Seguramente los viejos, entre los que por supuesto me cuento, fuimos los que llevamos mejor el apagón, porque el síndrome de abstinencia de las redes no nos sumió en el desespero, como ocurrió con algunos jóvenes ante la imposibilidad de consultar el móvil. Tal vez porque los mayores, como quien esto escribe, hemos vivido y trabajado sin internet la mayor parte de nuestra vida, sin que esa carencia nos hiciera más torpes. Quizá valga la pena recordar que internet llegó no hace tanto, en los años noventa del siglo pasado, aunque algunos crean que Colón descubrió América gracias al GPS que llevaba incorporado la carabela.

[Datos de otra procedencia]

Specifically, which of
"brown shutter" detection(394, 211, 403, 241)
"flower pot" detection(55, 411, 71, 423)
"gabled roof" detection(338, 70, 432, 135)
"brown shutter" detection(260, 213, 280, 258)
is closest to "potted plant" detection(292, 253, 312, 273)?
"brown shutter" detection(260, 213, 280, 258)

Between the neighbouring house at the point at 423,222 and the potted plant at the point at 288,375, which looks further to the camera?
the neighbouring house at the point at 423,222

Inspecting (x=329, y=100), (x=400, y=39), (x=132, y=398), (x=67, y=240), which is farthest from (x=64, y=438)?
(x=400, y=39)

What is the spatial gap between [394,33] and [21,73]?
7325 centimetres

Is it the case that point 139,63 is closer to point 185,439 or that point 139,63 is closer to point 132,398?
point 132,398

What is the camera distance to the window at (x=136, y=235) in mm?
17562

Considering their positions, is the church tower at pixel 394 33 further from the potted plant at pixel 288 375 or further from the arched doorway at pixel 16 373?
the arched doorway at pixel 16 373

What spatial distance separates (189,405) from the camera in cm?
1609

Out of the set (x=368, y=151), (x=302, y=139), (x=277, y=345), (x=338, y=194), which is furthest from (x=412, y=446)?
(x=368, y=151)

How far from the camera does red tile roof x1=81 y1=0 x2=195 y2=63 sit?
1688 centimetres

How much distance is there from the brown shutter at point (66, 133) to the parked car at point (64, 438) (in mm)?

Por una vez, ante el apagón, los viejos dejamos de ser los más vulnerables. La vulnerabilidad, pude percatarme bien, hacía estragos entre los nativos digitales, quienes sin tecnología que llevarse a la boca se sentían morir de inanición, prácticamente incapaces de subsistir.
Me pregunto hasta qué punto el apagón no les sirvió de ensayo general a las tecnológicas para comprobar como su imperio ha colonizado ya a muchos y los ha convertido en sus esclavos. Algo, a mi juicio, aterrador.